- _SELECTED EXTRACT_
^^^^^^^^

The U.S. Environmental Protection Agency (EPA) estimates that oil and gas operations are responsible for about 30% of annual U.S. methane emissions, making them the largest industrial source of methane pollution. Pound for pound, methane can cause up to 87 times more warming than carbon dioxide, so reducing emissions of this short-lived but powerful greenhouse gas is crucial to fighting climate change. And given that methane is the primary component of natural gas, controlling emissions also makes sense for industry because every molecule that is not leaked is a molecule that can be sold.

The California Air Resources Board (CARB) has been developing these rules for several years as part of its multifaceted strategy to achieve the goals of AB 32, California’s landmark greenhouse gas emission reduction program. The latest draft adds important clarifications and updates, including rules directly responding to the ongoing, disastrous natural gas leak at the Aliso Canyon underground storage facility in Porter Ranch.

Crucially, these proposed rules would apply to both new and existing emissions sources. Oil and gas equipment and facilities already in operation will be responsible for the vast majority of future methane emissions – one study found that by 2018 almost 90% of methane emissions from the oil and gas sector will come from sources that were already in operation in 2011.

^^^^^^^^

- _SOURCE MATERIAL_
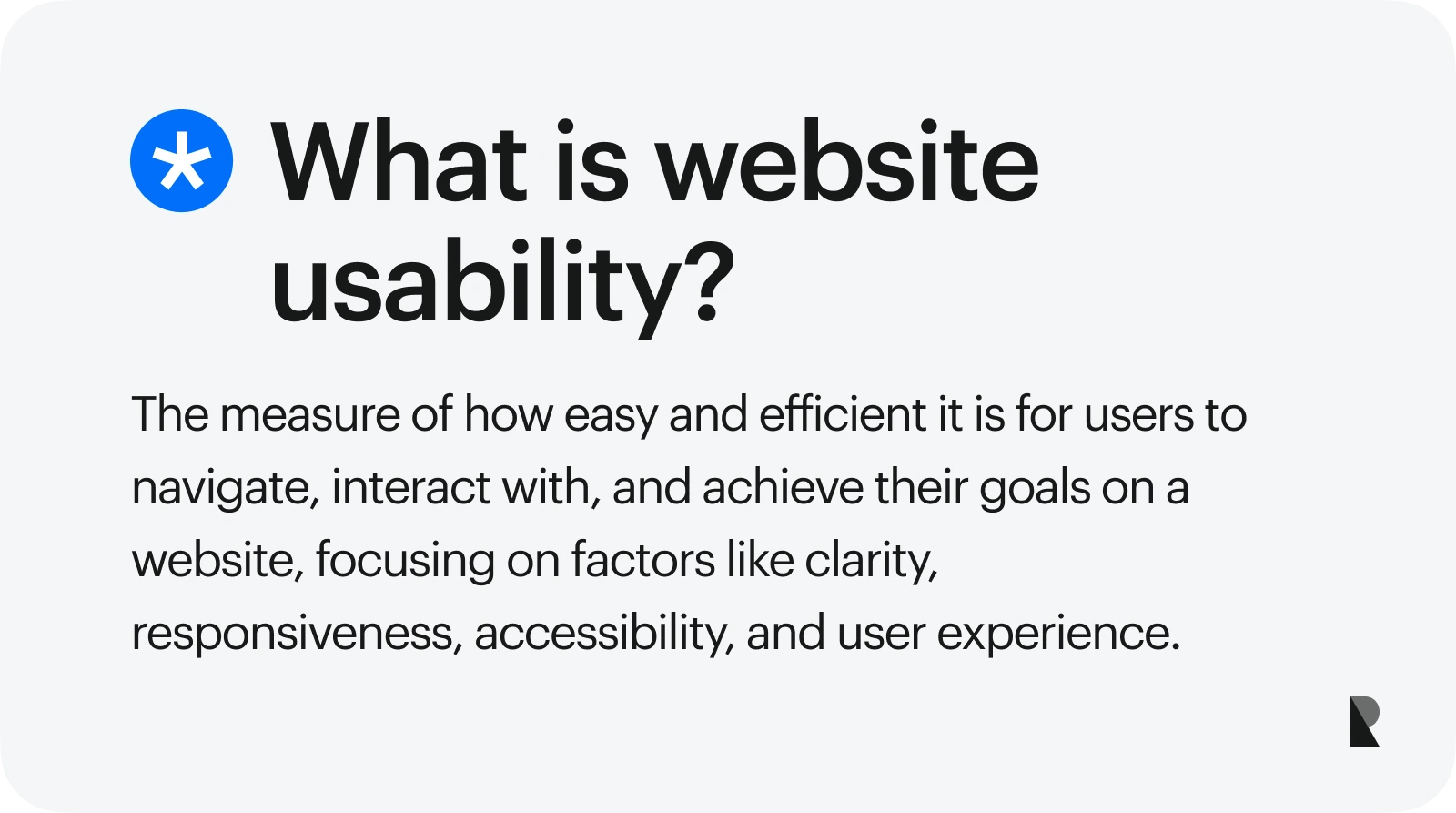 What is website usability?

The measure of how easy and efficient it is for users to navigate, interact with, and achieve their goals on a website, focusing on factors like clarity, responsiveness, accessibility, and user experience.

^^^^^^^^

- _STUDY QUESTIONS_
1. Name every agency, board, and program identified by name in the methane passage.
2. Return, word for word, the portion of the methane passage between "The California Air" and "in Porter Ranch.", inclusive.
The material has no connection to the methane passage.

- _ANSWERS BY TASK_
1.
U.S. Environmental Protection Agency (EPA)
California Air Resources Board (CARB)
AB 32

2.
The California Air Resources Board (CARB) has been developing these rules for several years as part of its multifaceted strategy to achieve the goals of AB 32, California’s landmark greenhouse gas emission reduction program. The latest draft adds important clarifications and updates, including rules directly responding to the ongoing, disastrous natural gas leak at the Aliso Canyon underground storage facility in Porter Ranch.